Your goal
The required output consists solely of the lines from the line containing "How far is the point" through the end of the records, copied exactly.

Image and question records:
[START]
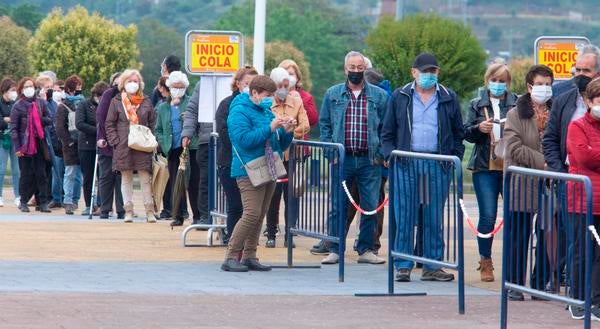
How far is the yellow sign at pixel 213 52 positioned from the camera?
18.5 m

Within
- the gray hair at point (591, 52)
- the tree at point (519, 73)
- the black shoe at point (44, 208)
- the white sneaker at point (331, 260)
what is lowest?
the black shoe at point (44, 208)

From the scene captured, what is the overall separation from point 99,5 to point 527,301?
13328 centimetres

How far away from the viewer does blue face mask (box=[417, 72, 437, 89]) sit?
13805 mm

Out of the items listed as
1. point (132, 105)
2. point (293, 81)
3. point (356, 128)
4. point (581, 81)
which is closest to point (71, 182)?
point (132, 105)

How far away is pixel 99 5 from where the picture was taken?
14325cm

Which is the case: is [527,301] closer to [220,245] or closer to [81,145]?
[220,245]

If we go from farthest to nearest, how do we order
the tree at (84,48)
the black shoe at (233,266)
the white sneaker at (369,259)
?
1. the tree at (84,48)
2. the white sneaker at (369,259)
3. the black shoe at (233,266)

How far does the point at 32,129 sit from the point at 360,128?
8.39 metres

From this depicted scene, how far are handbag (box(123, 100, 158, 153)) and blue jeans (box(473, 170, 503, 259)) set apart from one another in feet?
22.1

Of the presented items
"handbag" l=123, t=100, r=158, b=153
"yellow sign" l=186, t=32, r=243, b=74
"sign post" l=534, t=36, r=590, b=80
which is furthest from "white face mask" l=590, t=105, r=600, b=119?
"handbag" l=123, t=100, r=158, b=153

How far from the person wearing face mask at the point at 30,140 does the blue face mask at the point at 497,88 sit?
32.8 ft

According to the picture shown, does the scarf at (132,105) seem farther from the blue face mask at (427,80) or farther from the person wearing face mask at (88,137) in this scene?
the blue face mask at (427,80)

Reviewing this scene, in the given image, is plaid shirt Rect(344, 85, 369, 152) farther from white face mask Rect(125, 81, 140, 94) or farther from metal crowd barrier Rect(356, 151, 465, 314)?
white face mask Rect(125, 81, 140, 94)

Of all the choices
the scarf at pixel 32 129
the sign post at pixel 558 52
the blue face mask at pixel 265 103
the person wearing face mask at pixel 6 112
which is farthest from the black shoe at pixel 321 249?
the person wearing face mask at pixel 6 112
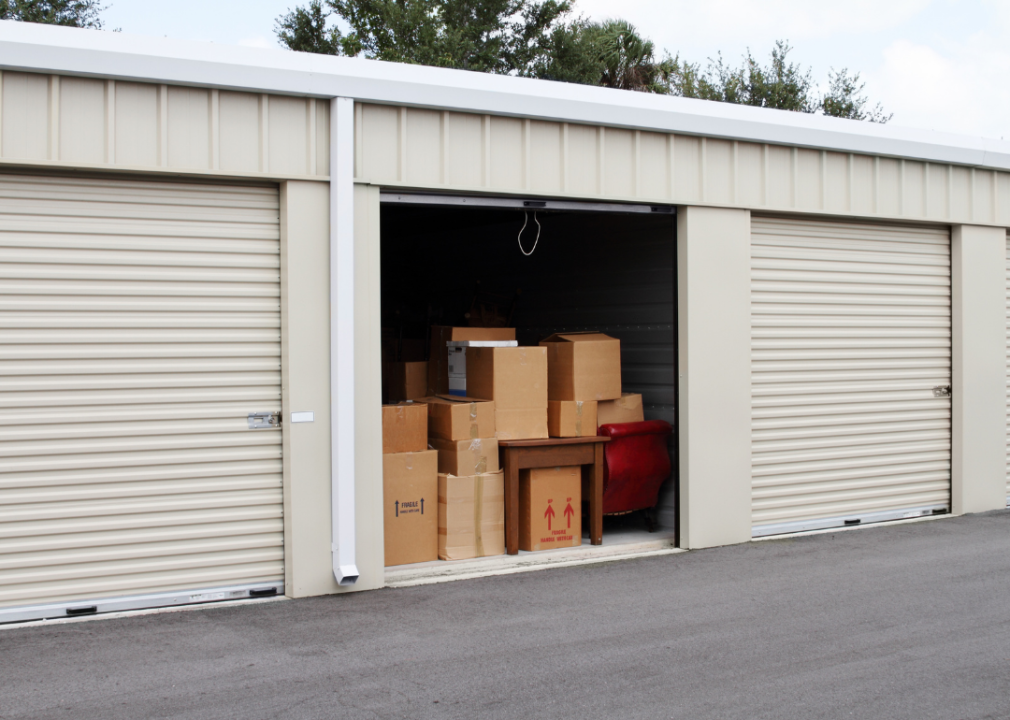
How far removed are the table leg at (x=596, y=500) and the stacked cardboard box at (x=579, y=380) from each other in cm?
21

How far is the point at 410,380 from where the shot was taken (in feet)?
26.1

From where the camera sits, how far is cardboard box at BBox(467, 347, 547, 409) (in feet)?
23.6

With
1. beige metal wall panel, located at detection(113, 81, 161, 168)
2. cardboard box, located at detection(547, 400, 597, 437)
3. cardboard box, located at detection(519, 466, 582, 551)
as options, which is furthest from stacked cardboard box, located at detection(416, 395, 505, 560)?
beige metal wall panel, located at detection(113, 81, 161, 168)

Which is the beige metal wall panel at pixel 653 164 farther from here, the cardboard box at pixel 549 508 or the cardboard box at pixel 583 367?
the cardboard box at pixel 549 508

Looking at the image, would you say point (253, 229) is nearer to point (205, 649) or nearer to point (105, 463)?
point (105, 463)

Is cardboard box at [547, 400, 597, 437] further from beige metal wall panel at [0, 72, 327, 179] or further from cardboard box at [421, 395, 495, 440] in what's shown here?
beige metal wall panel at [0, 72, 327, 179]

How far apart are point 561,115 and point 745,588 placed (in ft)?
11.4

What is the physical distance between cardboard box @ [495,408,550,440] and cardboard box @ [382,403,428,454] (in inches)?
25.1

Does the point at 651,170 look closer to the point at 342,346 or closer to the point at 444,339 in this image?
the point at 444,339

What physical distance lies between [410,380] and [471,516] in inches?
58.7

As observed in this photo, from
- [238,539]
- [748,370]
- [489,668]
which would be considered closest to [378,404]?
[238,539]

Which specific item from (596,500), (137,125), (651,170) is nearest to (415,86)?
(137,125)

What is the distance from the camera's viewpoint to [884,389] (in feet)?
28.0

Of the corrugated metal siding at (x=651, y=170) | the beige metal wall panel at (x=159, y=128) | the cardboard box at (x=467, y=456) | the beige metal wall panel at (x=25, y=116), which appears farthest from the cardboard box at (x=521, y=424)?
[END]
Correct response
How far is the point at 410,380 from where the shot was taken (in feet)?
26.1

From where the camera sits, how far is cardboard box at BBox(467, 347, 547, 409) (in feet)?
23.6

With
1. beige metal wall panel, located at detection(113, 81, 161, 168)
2. cardboard box, located at detection(547, 400, 597, 437)
3. cardboard box, located at detection(519, 466, 582, 551)
as options, which is furthest from stacked cardboard box, located at detection(416, 395, 505, 560)?
beige metal wall panel, located at detection(113, 81, 161, 168)

Which is the beige metal wall panel at pixel 653 164 farther from here, the cardboard box at pixel 549 508 or the cardboard box at pixel 583 367?
the cardboard box at pixel 549 508

Looking at the image, would you say point (253, 229) is nearer to point (205, 649) or nearer to point (105, 463)?
point (105, 463)

Is cardboard box at [547, 400, 597, 437] further from beige metal wall panel at [0, 72, 327, 179] or further from cardboard box at [421, 395, 495, 440] in what's shown here?
beige metal wall panel at [0, 72, 327, 179]

How far apart are point 561,115 and point 745,588 placed (in ft)?
11.4

What is the physical distance between cardboard box @ [495,408,550,440] and cardboard box @ [382,403,428,454] (in inches)?
25.1

Does the point at 651,170 look closer to the point at 342,346 or closer to the point at 444,339 in this image?
the point at 444,339

What physical distance lies between [410,380] and [471,516] in inches?
58.7

As observed in this photo, from
- [238,539]
- [748,370]
- [489,668]
which would be considered closest to [378,404]?
[238,539]

Which specific item from (596,500), (137,125), (651,170) is nearest to (415,86)?
(137,125)

What is the distance from the camera's viewpoint to [884,389] (in feet)?
28.0

Of the corrugated metal siding at (x=651, y=170) | the beige metal wall panel at (x=159, y=128) | the cardboard box at (x=467, y=456) | the beige metal wall panel at (x=25, y=116), which appears farthest from the cardboard box at (x=521, y=424)?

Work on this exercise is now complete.